The request:
Turn the stretch from the line that contains "this 654×980 image." through the line that contains "rusty steel beam [608, 230, 636, 704]" into a numbered list, leaving out blank lines.

:: Data records

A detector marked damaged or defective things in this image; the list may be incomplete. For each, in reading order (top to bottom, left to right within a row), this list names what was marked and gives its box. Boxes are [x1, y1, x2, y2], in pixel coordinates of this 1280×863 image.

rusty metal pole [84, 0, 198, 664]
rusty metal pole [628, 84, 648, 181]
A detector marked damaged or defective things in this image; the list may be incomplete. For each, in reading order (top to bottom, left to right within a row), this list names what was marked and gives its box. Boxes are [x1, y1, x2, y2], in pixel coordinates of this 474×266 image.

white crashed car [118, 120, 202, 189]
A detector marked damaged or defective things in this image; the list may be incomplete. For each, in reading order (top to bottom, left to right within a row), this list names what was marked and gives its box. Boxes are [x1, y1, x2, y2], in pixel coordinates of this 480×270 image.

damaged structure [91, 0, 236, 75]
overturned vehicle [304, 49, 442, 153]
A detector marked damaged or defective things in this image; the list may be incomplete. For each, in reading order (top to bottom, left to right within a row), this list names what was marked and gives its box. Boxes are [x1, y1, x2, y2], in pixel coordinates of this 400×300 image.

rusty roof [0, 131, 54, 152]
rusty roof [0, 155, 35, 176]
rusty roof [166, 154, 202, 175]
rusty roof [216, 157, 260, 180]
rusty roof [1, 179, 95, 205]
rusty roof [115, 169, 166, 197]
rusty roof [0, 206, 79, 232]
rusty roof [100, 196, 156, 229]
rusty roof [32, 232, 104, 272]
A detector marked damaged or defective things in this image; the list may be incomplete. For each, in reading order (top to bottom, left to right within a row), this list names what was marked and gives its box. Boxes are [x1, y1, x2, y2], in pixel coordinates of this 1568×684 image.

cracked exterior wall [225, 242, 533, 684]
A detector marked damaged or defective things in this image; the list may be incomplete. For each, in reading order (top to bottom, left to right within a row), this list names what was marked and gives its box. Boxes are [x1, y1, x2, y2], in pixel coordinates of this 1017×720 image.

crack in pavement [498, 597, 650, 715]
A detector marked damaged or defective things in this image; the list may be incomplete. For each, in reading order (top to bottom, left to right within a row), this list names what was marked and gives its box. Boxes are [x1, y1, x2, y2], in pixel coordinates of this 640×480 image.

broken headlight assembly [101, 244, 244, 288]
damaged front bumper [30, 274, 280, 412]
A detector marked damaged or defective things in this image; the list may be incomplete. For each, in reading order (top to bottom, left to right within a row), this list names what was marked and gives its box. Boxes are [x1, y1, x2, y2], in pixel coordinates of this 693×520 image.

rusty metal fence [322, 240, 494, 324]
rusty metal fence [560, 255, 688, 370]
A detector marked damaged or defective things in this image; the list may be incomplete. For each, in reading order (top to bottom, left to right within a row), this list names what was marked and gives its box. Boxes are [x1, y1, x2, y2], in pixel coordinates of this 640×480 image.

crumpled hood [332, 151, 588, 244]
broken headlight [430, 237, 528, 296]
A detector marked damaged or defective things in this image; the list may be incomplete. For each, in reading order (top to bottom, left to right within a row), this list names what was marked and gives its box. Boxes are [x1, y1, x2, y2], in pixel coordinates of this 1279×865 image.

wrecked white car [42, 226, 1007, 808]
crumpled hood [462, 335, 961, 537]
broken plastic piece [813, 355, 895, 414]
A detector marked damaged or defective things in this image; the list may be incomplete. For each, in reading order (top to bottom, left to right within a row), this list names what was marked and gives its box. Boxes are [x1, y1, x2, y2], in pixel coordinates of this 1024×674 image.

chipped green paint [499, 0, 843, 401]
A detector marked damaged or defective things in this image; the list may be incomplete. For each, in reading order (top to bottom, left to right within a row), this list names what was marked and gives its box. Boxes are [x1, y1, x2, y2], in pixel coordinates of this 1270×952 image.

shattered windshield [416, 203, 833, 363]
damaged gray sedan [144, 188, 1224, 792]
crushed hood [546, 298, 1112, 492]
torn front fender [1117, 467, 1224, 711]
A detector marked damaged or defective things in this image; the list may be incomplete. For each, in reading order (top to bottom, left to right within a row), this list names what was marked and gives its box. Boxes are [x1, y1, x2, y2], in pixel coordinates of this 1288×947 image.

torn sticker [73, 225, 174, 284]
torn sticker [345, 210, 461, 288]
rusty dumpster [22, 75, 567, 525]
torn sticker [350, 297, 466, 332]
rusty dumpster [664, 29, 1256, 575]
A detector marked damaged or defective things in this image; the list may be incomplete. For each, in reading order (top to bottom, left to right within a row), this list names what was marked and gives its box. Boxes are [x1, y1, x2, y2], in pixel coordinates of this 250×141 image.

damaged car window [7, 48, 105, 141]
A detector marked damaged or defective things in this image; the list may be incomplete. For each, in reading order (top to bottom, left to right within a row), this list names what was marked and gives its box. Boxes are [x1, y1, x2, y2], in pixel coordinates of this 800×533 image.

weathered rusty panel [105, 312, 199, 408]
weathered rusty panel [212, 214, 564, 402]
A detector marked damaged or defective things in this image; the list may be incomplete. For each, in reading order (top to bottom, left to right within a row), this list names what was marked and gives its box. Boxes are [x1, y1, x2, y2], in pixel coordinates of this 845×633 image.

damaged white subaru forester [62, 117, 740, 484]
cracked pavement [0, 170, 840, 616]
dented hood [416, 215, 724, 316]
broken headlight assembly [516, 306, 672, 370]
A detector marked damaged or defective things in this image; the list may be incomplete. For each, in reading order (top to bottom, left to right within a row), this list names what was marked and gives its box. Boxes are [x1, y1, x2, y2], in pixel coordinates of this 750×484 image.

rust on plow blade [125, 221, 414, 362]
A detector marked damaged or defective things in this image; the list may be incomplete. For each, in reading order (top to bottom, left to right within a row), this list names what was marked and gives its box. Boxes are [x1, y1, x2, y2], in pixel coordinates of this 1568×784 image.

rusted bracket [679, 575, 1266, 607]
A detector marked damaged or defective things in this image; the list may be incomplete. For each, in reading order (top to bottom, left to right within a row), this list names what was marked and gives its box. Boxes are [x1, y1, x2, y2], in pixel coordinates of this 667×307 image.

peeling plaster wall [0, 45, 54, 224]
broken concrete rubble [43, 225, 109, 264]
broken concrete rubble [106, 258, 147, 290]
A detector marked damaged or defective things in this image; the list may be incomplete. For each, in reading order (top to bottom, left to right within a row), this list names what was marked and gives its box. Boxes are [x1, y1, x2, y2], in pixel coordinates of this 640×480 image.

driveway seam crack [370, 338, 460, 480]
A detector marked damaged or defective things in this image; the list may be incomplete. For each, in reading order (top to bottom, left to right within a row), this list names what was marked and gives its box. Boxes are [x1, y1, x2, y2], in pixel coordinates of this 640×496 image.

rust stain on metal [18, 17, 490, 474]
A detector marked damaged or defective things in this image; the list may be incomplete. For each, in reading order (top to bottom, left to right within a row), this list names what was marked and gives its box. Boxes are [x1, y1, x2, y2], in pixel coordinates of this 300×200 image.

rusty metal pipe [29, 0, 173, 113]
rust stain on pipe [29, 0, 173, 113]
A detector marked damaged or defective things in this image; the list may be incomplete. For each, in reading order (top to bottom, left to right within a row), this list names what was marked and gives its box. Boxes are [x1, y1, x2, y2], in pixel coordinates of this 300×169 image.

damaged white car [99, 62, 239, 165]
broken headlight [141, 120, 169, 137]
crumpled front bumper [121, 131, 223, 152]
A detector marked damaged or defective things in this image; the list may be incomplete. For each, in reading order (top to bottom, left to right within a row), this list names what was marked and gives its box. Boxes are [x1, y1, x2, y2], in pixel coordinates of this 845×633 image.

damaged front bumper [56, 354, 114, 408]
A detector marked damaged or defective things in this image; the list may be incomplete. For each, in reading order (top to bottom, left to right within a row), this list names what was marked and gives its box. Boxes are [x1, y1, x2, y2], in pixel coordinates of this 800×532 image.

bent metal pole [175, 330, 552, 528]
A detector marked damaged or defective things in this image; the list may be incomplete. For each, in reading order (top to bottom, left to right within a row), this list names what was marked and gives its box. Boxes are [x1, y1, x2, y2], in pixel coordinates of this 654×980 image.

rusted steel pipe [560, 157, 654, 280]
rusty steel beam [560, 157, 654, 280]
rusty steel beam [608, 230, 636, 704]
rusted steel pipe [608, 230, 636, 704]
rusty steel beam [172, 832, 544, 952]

::::

Completed exercise:
1. A detector marked damaged or defective things in this image; the list may be incomplete. For each, in reading order (top to bottom, left to right within a row), this list names what was marked and gives its box. Boxes are [x1, y1, x2, y2], in pixel coordinates of this 654×980 image.
2. rusted steel pipe [560, 157, 654, 280]
3. rusty steel beam [560, 157, 654, 280]
4. rusty steel beam [608, 230, 636, 704]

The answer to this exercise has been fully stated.